Staying Dead - Laura Anne Gilman [43]
“They did, however, perform the original spell. Or at least they’re willing to take the credit for it.”
“Told you so,” she yelled back, and he heard the sound of something heavy and possibly metallic hitting the ground, and her swearing faintly. When a moment passed and there was no further noise, he went into the kitchen and picked up the mug of tea that was steeping, waiting for him and then—having judged enough time had passed for her to recover from whatever minor disaster had occurred, joined his partner in the office. She was sitting on a short stool next to the filing cabinet-table on the other side of the room, fiddling with a large, ungainly lock that looked ancient. He sat down in the only other chair, at her computer desk. A screen saver of parachuting monkeys was activated, indicating that she hadn’t used it recently. He turned his back to the monkeys, swiveling around to watch her instead. He should get back to the gallery. Lowell had been borderline snide this morning about his “running off.” There was going to have to be a “me boss, you underling” meeting in the near future, he could tell. Christ, he so didn’t have time for that.
“That means that nobody under the Council did the grab,” she said without pausing in her work. “And no member was approached to do the job, either—since the mark was one of their installations, they would have been bound to report it to the Council.” The same as she would, by courtesy, in a similar situation. Probably.
“Would the Council then have told us, now that they officially know you’re working the job? And have gone through channels to ask for assistance?” He sipped the tea, chuckling slightly as he saw the logo—it was one of the gallery’s mugs, which he bought by the dozen to stock the kitchenette.
“Good question. Probably. They’re as susceptible to bad press as anyone. More, actually. So they’d want it back in place too, you’d think, no matter what he and his have done to piss them off since then. It’s not like he was the original client, anyway, not unless he’s a lot older than his records claim.”
“His grandfather, Frants the First. Is that why they’re so tight-mouthed on the original job they performed? Or do they just not like to be thought of as bragging?”

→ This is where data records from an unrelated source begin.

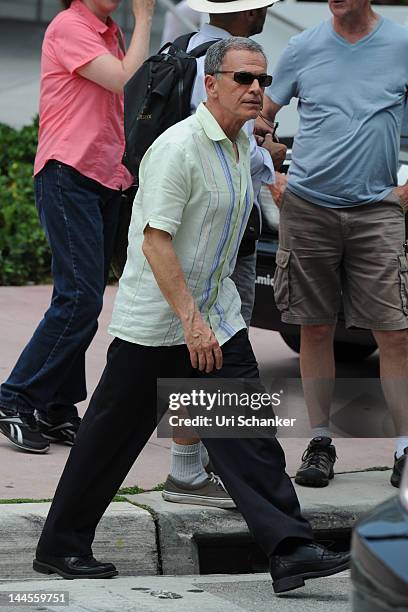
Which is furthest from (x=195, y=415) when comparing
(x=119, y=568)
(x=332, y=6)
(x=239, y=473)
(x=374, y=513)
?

She snorted. “Council. They don’t like to share the air with us, much less information. It’s the principle of the thing as much as the money. My gut, though, says if it’s a mage, he or she’s a rogue.”
Sergei had heard her mention rogues before, but only in passing, and never with a lot of detail attached. “Is that common?”
She gave the lock one last try, then put her tools down on the table next to it. “Common enough—maybe one Council mage every decade or so starts believing their own press, thinking they’re better than the others, able to sidestep the Council rulings, that sort of thing. When they catch ’em, which they always do, they kick ’em out—like you said, bad form to have members dissing fellow mages. Especially if they’re willing to work against other Council members.”
“Yes. That was the impression I was given.” He tapped his fingers in a tattoo on his leg, less nervous than thoughtful, trying to sort the pieces in his brain.
“Once they’re freelance,” she told him, “they usually fade out of sight. Nobody will hire them, which makes one unlikely in our case—unless the thief was taking it for his or her own reasons….” Sergei made a mental note to follow up on that possibility. “But the Council, natch, never admits that the mage in question ever even existed.”
“Nobody wants a mage who works on his own?” That surprised him enough to still the finger-tapping. Lonejacks, Talents who refused to fall in with the Council, often worked freelance, like Wren. Although from what she had told him, most didn’t work at all, using their skills solely for themselves, or not using them consciously at all.
Wren made an up-down motion with the flat of her hand, palm upraised as though she were weighing something.